En este momento estoy mirando fijamente un sombrero fedora de terciopelo para bebé que me costó veinte libras. Lo encontré en una caja de plástico en el fondo del trastero, descansando suavemente sobre un inmaculado calentador de toallitas a pilas. Esta caja es, en esencia, una excavación arqueológica de mi antiguo y profundamente ingenuo optimismo. Antes de que nacieran las gemelas, mi mujer y yo éramos el blanco perfecto para la maquinaria del marketing infantil; estábamos convencidos de que nuestra transición a la paternidad requería la adquisición de absolutamente todos los artículos jamás fabricados para niños menores de un año.

La versión del "Antes" de nosotros se pasaba fines de semana enteros debatiendo intensamente las propiedades termorreguladoras de varias sombrillas para el carrito. Compramos cojines decorativos diminutos que legalmente tenían prohibida la entrada a una cuna. Creíamos que necesitábamos un esterilizador del tamaño de un microondas y una papelera para pañales que prometía envasar al vacío los desechos humanos como si viviéramos en la Estación Espacial Internacional (se atascó al tercer día, dejando atrapado para siempre un pañal profundamente ofensivo en sus fauces de alta tecnología).

Ahora, dos años y unos ocho mil cambios de pañal después, miro el enorme complejo industrial de los artículos para bebés con la mirada perdida de un hombre que ha limpiado puré de zanahoria de una sillita de coche en un área de servicio de la autopista. La verdad sobre los accesorios para bebés es que solo necesitas alrededor del diez por ciento de lo que internet te dice que compres, y el resto no son más que trastos caros esperando a que tropieces con ellos a las tres de la mañana.

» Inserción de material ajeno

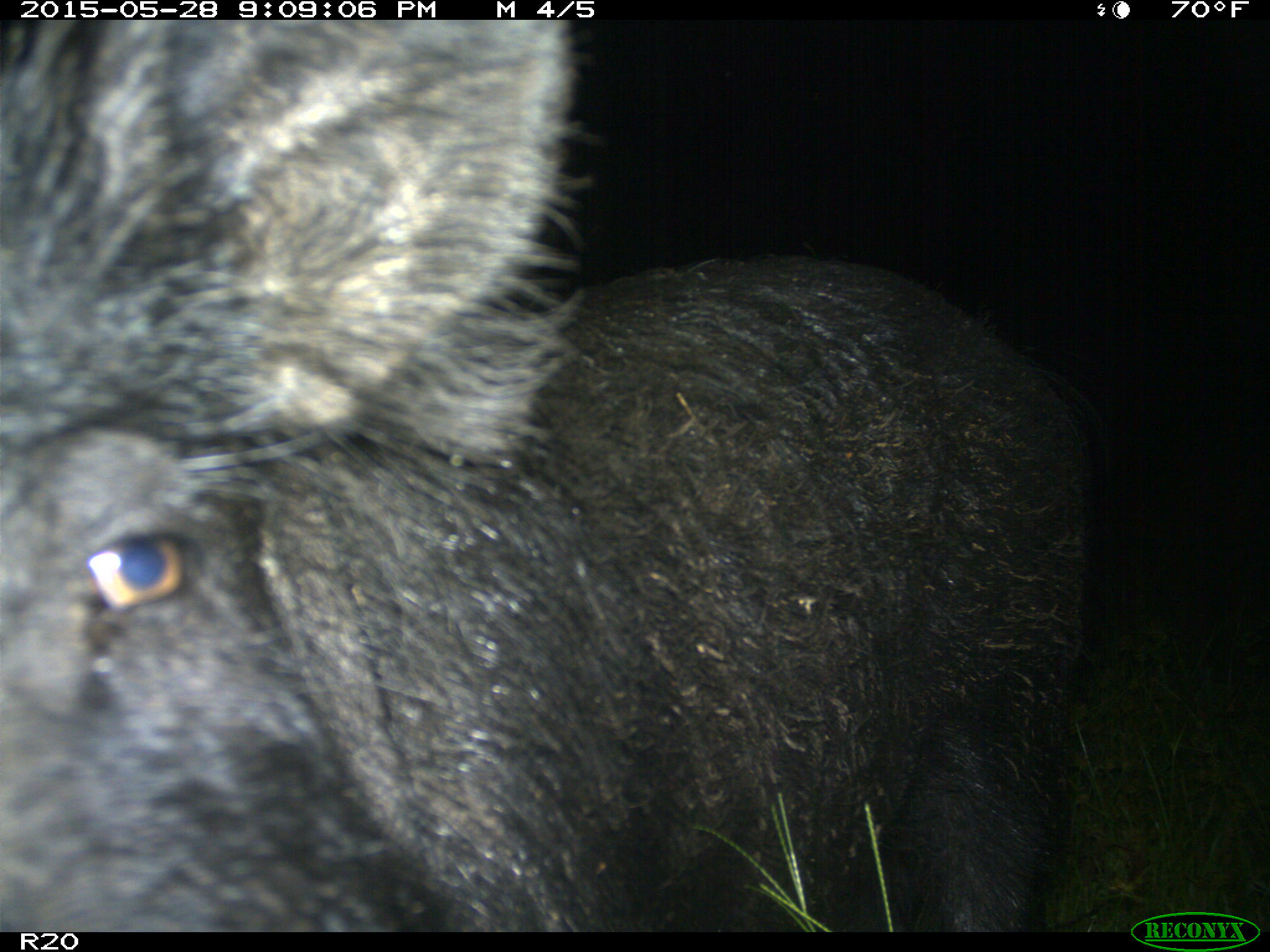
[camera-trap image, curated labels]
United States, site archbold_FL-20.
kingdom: Animalia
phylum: Chordata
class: Mammalia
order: Artiodactyla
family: Suidae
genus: Sus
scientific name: Sus scrofa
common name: wild boar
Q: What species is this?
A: Sus scrofa (wild boar).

Las cosas que compré para mis hijos imaginarios y tranquilos

Empecemos abordando el absurdo absoluto y rotundo de los zapatos para bebés. Compré tres pares de zapatillas en miniatura para personitas que carecían de la fuerza en la columna vertebral para sostener su propia cabeza, y mucho menos para dar un trote enérgico por el parque. Hay un tipo de locura muy específica en gastar dinero en calzado para una criatura que se desplaza exclusivamente siendo cargada como un saco de patatas húmedo.

Intentar ponerle un zapato a un recién nacido es, de todas formas, una imposibilidad física. El pie de un bebé es esencialmente una nube de golosina carnosa con dedos, totalmente carente de la estructura ósea rígida necesaria para deslizarse dentro de una bota de cuero. Te pasas veinte minutos sudando y soltando maldiciones intentando meter este apéndice flácido en un zapatito de lona, solo para que, en el instante en que logras algún progreso, encojan los dedos formando un puño inflexible.

Si logras el milagro de ponerles los zapatos, tu victoria durará poco. Para cuando los hayas atado al cochecito y hayas llegado al final de la calle, un zapato se habrá deslizado silenciosamente, perdido para siempre en la acera, dejando a tu hijo con el aspecto de un pequeño y desaliñado pirata.

Mientras tanto, el calentador de toallitas de sesenta libras que se suponía que iba a preservar sus delicadas sensibilidades se limitó a secar la mitad inferior del paquete y fue tirado agresivamente a la basura al final de nuestra primera semana.

Lo que realmente le importaba a la enfermera pediátrica

Cuando la enfermera vino a casa para nuestra primera revisión, no pareció muy impresionada por la estética coordinada de la habitación de las niñas. Miró nuestro moisés minuciosamente decorado en capas —que habíamos preparado como para una sesión de fotos, con una preciosa manta orgánica tejida a mano— como si fuera la escena de un crimen.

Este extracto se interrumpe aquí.